Metas do Plano Nacional de Cultura estão em portaria assinada no dia 13 de dezembro. Ministério da Cultura quer aula de cultura brasileira em escolas públicas

A ministra da Cultura, Ana de Hollanda, assinou no dia 13 de dezembro, em Brasília, portaria que institui 53 metas do Plano Nacional de Cultura para serem realizadas até 2020. Entre os objetivos do ministério, está a implantação de bibliotecas públicas em todos os municípios brasileiros e a inclusão da disciplina cultura brasileira no currículo de escolas públicas de educação básica.

Conforme Pesquisa de Informações Básicas Municipais (Munic) do Instituto Brasileiro de Geografia e Estatística (IBGE) divulgada no ano passado, em 2009 93,2% dos municípios brasileiros tinham bibliotecas.

Ainda no âmbito da educação, o Plano Nacional de Cultura prevê a inclusão de 20 mil professores de arte em escolas públicas, além de aumentar as vagas de graduação e pós-graduação de cursos relacionados à cultura.

Outro objetivo é ter 20 mil pessoas que trabalham na área com cursos reconhecidos pelo Ministério da Educação (MEC). O ministério quer também dobrar a média de leitura fora de sala de aula, que atualmente é de 1,9 livro.

De acordo com a ministra da Cultura, Ana de Hollanda, todas as ações da pasta de agora em diante focarão no cumprimento das metas. “Vai sair do papel, garanto que vai. A política do Minc [Ministério da Cultura] é de ter editais voltados para isso e parcerias com os estados”, disse.

Segundo ela, esta é a primeira vez que a Cultura faz uma estratégia de ações coordenadas para todo o país. “Não vai mais ser solto em cada estado e isso é um plano para o Estado, não é para a minha gestão ou para a próxima. O próximo governo vai ter que incorporar isso pelo menos até 2020”, disse.

A ministra destacou que algumas ações já estão em andamento. Na semana passada, por exemplo, foi assinado um convênio de R$ 80 milhões entre a Cultura o Ministério da Educação.

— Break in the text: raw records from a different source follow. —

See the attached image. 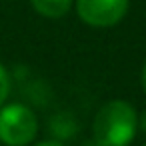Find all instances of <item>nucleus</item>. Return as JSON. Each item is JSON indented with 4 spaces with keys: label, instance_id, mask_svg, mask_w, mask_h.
<instances>
[{
    "label": "nucleus",
    "instance_id": "nucleus-1",
    "mask_svg": "<svg viewBox=\"0 0 146 146\" xmlns=\"http://www.w3.org/2000/svg\"><path fill=\"white\" fill-rule=\"evenodd\" d=\"M138 130V114L126 100L106 102L94 116L92 134L98 146H128Z\"/></svg>",
    "mask_w": 146,
    "mask_h": 146
},
{
    "label": "nucleus",
    "instance_id": "nucleus-8",
    "mask_svg": "<svg viewBox=\"0 0 146 146\" xmlns=\"http://www.w3.org/2000/svg\"><path fill=\"white\" fill-rule=\"evenodd\" d=\"M140 80H142V90H144V94H146V62H144V68H142V76H140Z\"/></svg>",
    "mask_w": 146,
    "mask_h": 146
},
{
    "label": "nucleus",
    "instance_id": "nucleus-4",
    "mask_svg": "<svg viewBox=\"0 0 146 146\" xmlns=\"http://www.w3.org/2000/svg\"><path fill=\"white\" fill-rule=\"evenodd\" d=\"M74 0H30L32 8L44 18H62L68 14Z\"/></svg>",
    "mask_w": 146,
    "mask_h": 146
},
{
    "label": "nucleus",
    "instance_id": "nucleus-6",
    "mask_svg": "<svg viewBox=\"0 0 146 146\" xmlns=\"http://www.w3.org/2000/svg\"><path fill=\"white\" fill-rule=\"evenodd\" d=\"M138 128L146 134V110H144V112L140 114V118H138Z\"/></svg>",
    "mask_w": 146,
    "mask_h": 146
},
{
    "label": "nucleus",
    "instance_id": "nucleus-5",
    "mask_svg": "<svg viewBox=\"0 0 146 146\" xmlns=\"http://www.w3.org/2000/svg\"><path fill=\"white\" fill-rule=\"evenodd\" d=\"M8 94H10V78H8V72L4 70V66L0 64V106H4Z\"/></svg>",
    "mask_w": 146,
    "mask_h": 146
},
{
    "label": "nucleus",
    "instance_id": "nucleus-2",
    "mask_svg": "<svg viewBox=\"0 0 146 146\" xmlns=\"http://www.w3.org/2000/svg\"><path fill=\"white\" fill-rule=\"evenodd\" d=\"M36 114L20 102L0 106V142L6 146H26L36 138Z\"/></svg>",
    "mask_w": 146,
    "mask_h": 146
},
{
    "label": "nucleus",
    "instance_id": "nucleus-3",
    "mask_svg": "<svg viewBox=\"0 0 146 146\" xmlns=\"http://www.w3.org/2000/svg\"><path fill=\"white\" fill-rule=\"evenodd\" d=\"M74 2L82 22L96 28H108L126 16L130 0H74Z\"/></svg>",
    "mask_w": 146,
    "mask_h": 146
},
{
    "label": "nucleus",
    "instance_id": "nucleus-7",
    "mask_svg": "<svg viewBox=\"0 0 146 146\" xmlns=\"http://www.w3.org/2000/svg\"><path fill=\"white\" fill-rule=\"evenodd\" d=\"M36 146H62V142H58V140H44V142H38Z\"/></svg>",
    "mask_w": 146,
    "mask_h": 146
},
{
    "label": "nucleus",
    "instance_id": "nucleus-9",
    "mask_svg": "<svg viewBox=\"0 0 146 146\" xmlns=\"http://www.w3.org/2000/svg\"><path fill=\"white\" fill-rule=\"evenodd\" d=\"M144 146H146V144H144Z\"/></svg>",
    "mask_w": 146,
    "mask_h": 146
}]
</instances>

Esse dinheiro deve ser usado, em parte, para a formação de agentes de leitura que ajudarão o governo a alcançar a média de leitura de quatro livros por estudante fora da escola. Os agentes devem receber uma bolsa do governo federal para a promoção de oficinas e rodas de leitura em suas comunidades.

O ministério estuda também uma maneira de popularizar a venda de livros em bancas de jornal e “pontos populares” em locais carentes ou com grande circulação de pessoas.

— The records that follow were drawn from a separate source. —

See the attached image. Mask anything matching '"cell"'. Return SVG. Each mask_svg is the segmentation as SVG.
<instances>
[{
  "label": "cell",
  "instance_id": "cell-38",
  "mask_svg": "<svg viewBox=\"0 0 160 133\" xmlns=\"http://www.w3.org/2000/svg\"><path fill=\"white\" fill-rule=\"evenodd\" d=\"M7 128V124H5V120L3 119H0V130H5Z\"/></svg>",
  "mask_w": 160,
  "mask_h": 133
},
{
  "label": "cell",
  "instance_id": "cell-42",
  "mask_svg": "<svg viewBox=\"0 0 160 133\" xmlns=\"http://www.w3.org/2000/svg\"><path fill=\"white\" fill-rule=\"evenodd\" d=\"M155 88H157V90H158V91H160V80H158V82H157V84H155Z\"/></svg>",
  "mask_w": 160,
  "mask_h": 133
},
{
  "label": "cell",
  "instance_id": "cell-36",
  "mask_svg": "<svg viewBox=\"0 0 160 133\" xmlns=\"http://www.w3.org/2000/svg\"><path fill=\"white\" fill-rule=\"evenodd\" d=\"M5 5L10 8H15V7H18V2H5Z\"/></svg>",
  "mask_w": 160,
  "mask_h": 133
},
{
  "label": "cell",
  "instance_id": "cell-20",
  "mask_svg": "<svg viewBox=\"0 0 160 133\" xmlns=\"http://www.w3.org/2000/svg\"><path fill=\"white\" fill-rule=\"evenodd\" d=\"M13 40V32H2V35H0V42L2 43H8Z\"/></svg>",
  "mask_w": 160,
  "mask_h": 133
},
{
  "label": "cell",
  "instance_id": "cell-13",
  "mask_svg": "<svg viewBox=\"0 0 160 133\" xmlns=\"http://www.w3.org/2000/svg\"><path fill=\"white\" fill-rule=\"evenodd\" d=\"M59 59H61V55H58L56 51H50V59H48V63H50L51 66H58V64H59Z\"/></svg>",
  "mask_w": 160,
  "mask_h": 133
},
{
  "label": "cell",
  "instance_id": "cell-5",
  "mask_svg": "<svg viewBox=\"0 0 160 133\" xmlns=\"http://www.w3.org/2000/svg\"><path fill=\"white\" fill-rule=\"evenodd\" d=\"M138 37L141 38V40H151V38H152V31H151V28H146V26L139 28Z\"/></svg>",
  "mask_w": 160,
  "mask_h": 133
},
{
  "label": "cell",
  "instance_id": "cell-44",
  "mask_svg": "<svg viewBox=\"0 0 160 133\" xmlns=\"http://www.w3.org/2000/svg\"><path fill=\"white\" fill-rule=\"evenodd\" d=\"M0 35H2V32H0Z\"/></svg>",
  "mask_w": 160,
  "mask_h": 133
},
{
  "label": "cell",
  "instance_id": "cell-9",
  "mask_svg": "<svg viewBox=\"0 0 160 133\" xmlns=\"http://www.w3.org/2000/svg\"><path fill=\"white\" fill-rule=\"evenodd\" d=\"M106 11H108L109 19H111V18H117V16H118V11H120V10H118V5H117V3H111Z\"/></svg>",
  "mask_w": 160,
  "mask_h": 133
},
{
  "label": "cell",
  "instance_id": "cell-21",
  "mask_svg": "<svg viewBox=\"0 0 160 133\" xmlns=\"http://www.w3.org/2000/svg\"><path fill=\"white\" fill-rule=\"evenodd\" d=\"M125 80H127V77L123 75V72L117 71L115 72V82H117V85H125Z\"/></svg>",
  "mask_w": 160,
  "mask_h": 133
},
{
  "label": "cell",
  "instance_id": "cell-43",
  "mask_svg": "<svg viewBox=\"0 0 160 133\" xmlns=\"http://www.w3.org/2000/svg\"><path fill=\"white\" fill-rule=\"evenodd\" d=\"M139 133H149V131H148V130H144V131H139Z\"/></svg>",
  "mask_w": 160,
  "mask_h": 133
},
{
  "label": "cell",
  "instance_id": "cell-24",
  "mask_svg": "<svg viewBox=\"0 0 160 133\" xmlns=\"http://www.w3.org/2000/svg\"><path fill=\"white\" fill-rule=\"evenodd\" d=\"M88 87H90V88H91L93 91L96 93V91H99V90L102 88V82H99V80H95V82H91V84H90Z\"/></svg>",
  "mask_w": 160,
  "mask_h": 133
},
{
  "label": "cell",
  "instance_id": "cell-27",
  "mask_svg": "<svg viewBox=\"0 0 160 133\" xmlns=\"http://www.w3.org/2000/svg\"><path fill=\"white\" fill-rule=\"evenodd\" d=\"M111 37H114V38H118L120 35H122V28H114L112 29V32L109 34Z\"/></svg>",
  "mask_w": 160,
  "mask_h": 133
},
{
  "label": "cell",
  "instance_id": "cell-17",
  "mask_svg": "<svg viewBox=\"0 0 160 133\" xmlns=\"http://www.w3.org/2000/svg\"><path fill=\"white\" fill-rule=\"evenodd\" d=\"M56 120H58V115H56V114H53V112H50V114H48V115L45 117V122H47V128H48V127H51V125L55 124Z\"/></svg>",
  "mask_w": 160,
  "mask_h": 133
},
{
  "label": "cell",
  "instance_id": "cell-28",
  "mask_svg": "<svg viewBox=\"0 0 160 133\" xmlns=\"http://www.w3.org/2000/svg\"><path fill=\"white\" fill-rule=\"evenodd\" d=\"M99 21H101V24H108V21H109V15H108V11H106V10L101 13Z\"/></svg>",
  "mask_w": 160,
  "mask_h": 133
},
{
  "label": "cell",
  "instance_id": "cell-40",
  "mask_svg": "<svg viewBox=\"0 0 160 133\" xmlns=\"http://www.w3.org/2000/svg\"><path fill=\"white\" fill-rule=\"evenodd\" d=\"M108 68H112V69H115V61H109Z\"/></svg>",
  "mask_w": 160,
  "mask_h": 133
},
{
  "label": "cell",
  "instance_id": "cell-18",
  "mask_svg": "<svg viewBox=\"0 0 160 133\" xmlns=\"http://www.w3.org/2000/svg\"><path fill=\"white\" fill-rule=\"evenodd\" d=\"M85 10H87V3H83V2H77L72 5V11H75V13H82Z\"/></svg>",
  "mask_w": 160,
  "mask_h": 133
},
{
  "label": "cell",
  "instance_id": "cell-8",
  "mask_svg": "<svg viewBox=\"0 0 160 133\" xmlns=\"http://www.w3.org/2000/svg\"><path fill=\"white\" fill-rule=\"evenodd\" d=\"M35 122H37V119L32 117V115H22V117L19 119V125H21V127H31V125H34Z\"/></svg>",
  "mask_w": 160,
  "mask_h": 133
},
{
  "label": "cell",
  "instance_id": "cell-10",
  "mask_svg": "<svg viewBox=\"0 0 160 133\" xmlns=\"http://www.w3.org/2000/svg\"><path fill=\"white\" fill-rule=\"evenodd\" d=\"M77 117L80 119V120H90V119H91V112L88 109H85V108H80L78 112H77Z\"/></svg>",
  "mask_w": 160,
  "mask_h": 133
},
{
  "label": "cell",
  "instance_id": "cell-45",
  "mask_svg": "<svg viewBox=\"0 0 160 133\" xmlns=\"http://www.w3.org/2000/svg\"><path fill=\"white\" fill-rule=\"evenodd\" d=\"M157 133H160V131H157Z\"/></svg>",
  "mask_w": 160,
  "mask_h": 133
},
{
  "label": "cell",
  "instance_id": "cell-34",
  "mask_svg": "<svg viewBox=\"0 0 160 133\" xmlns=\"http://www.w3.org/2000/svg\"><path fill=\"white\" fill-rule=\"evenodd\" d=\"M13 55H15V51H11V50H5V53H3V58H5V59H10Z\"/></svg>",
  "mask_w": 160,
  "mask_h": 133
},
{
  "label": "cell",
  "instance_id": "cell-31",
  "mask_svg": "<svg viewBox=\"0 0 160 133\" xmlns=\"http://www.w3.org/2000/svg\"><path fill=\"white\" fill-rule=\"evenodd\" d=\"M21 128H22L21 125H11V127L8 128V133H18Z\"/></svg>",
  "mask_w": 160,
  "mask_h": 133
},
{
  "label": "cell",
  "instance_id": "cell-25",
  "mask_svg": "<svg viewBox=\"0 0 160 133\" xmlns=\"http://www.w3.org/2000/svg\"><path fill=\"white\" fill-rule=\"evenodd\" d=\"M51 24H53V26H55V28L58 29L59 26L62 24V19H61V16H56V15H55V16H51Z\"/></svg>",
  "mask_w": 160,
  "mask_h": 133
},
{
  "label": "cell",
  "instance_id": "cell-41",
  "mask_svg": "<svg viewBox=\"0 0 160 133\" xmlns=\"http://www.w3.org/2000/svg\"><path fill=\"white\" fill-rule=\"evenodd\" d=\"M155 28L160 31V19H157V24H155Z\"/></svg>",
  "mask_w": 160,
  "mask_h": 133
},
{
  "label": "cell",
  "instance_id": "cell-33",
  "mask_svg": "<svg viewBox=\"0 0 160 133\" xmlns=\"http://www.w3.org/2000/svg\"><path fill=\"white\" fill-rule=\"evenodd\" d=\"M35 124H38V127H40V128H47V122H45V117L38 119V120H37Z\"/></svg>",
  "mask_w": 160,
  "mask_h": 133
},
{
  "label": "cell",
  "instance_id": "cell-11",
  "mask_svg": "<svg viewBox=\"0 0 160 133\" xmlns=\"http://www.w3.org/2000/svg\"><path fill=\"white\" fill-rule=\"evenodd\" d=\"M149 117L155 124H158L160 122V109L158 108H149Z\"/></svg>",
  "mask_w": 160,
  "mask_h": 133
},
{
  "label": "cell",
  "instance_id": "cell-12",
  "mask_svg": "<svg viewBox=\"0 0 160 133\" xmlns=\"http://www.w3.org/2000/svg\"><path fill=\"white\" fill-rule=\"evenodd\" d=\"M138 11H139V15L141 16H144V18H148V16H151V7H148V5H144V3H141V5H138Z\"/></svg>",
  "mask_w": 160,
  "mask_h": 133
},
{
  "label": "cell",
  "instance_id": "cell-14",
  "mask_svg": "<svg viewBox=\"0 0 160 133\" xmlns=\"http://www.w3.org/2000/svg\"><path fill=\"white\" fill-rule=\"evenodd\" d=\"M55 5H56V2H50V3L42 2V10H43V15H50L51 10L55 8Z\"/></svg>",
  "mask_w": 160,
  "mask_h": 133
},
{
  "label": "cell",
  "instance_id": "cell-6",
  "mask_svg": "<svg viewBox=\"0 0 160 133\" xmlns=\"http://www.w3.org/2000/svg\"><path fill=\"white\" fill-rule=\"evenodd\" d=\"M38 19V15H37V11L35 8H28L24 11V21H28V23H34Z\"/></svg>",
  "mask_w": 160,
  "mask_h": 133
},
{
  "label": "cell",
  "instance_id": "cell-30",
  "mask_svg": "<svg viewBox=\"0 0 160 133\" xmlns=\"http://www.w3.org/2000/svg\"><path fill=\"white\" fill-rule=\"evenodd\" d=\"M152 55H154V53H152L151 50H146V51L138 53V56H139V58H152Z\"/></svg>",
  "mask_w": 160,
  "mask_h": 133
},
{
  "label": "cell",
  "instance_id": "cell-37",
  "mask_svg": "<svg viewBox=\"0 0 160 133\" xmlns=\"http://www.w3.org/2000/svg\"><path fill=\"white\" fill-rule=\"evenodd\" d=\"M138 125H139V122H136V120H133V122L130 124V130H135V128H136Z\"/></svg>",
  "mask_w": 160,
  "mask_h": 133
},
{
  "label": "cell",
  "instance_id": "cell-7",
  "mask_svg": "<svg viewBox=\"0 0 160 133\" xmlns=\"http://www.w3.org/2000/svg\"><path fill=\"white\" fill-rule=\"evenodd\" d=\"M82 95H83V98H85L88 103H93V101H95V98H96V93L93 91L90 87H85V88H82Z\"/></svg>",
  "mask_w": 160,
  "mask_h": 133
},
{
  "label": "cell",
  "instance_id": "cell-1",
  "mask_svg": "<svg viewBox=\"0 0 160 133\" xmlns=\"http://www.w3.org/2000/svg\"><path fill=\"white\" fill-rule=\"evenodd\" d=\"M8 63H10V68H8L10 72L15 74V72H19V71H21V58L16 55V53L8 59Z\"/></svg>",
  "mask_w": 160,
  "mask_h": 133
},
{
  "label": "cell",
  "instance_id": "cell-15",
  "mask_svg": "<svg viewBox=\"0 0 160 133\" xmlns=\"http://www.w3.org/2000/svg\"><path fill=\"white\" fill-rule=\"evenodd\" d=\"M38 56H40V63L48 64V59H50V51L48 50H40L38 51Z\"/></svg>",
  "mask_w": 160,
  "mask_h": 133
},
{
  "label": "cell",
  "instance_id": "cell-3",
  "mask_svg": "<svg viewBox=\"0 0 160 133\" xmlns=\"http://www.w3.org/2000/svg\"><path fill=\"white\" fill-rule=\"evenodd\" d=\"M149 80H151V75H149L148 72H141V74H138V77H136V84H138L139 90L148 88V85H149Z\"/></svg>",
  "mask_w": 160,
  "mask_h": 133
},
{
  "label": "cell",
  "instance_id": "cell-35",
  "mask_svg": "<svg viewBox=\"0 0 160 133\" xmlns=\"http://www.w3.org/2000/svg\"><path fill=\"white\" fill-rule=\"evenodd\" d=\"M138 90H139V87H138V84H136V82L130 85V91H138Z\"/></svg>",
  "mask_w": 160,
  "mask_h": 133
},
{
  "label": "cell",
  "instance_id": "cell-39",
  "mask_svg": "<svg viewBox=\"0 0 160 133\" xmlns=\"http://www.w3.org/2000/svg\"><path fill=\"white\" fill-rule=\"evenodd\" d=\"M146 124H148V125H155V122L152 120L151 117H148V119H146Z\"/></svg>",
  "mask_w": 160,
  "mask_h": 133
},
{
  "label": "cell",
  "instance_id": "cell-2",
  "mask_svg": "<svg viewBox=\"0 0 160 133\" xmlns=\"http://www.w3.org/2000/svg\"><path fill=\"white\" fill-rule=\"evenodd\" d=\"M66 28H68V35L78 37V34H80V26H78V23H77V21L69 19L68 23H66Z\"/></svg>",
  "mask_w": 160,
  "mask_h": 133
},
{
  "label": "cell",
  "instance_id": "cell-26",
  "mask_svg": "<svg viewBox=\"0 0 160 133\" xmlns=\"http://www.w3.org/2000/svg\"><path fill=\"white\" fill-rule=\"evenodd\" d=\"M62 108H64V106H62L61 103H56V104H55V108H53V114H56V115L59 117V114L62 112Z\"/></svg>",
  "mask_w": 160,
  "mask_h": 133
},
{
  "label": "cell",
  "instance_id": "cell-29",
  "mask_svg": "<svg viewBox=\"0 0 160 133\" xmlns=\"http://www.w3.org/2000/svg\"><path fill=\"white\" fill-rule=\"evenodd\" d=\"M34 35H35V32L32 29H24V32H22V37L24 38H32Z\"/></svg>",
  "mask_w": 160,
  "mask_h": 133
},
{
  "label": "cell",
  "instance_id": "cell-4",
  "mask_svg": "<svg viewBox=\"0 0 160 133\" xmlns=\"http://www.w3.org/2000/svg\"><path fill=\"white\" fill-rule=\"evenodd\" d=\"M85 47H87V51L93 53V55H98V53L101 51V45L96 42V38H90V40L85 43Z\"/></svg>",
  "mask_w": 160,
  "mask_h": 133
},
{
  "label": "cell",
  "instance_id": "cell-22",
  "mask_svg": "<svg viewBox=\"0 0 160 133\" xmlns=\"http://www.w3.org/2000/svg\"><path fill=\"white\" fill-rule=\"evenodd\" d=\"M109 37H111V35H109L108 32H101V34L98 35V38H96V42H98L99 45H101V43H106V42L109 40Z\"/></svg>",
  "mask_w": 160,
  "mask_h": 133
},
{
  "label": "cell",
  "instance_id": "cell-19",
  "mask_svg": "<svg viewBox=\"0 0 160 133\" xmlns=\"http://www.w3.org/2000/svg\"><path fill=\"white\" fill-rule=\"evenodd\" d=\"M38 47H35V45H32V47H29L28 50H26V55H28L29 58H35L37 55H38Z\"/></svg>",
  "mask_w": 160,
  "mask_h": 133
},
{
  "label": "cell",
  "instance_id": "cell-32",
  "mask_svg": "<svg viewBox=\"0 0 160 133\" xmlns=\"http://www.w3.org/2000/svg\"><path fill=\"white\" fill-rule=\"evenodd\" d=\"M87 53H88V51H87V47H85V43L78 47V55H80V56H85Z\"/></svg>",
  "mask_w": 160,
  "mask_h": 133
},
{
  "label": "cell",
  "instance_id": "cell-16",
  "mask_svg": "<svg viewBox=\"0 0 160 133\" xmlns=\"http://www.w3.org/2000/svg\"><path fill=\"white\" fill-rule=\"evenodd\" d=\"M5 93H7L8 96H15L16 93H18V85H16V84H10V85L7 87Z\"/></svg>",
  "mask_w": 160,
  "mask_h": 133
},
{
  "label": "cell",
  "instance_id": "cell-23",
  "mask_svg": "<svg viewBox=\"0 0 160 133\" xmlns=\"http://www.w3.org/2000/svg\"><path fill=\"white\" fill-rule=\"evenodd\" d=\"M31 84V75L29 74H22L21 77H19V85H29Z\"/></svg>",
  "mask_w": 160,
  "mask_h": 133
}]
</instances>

Cinema e profissionalização

No setor audiovisual, as metas são de lançar 150 longas-metragens brasileiros ao ano e aumentar a fatia das produções nacionais nas bilheterias.

O Ministério da Cultura planeja disponibilizar na internet todo o acervo da Funarte, da Biblioteca Nacional do Rio de Janeiro, do Instituto Nacional do Patrimônio Histórico e Artístico (Iphan) e da Cinemateca Nacional. O ministério quer ainda que todos os espaços culturais e museus do país tenham acessibilidade a deficientes físicos.

A metas do Minc buscam também profissionalizar o setor cultural capacitando gestores em cursos promovidos pelo próprio ministério, além de aumentar em 95% os empregos formais no setor e criar secretarias exclusivas para a cultura em todos os estados. Atualmente, as secretarias de Cultura de alguns locais funcionam junto com as Secretarias de Educação ou Turismo.

Monitoramento

Segundo Ana de Hollanda, a cumprimento das metas serão monitorados por um sistema que permite detectar as regiões em que estão sendo bem implantadas e quais os locais com atraso.

“Pra isso foi criado Sistema Nacional de Informações e Indicativos Culturais que vão nos apontar se alguma área nãos está sendo bem atendida e se progresso está caminhando para outra direção”, disse.

Além disso, a ministra disse que o ministério deve criar um conselho para acompanhar o cumprimento das metas com participação do próprio ministério, representantes dos estados e parlamentares.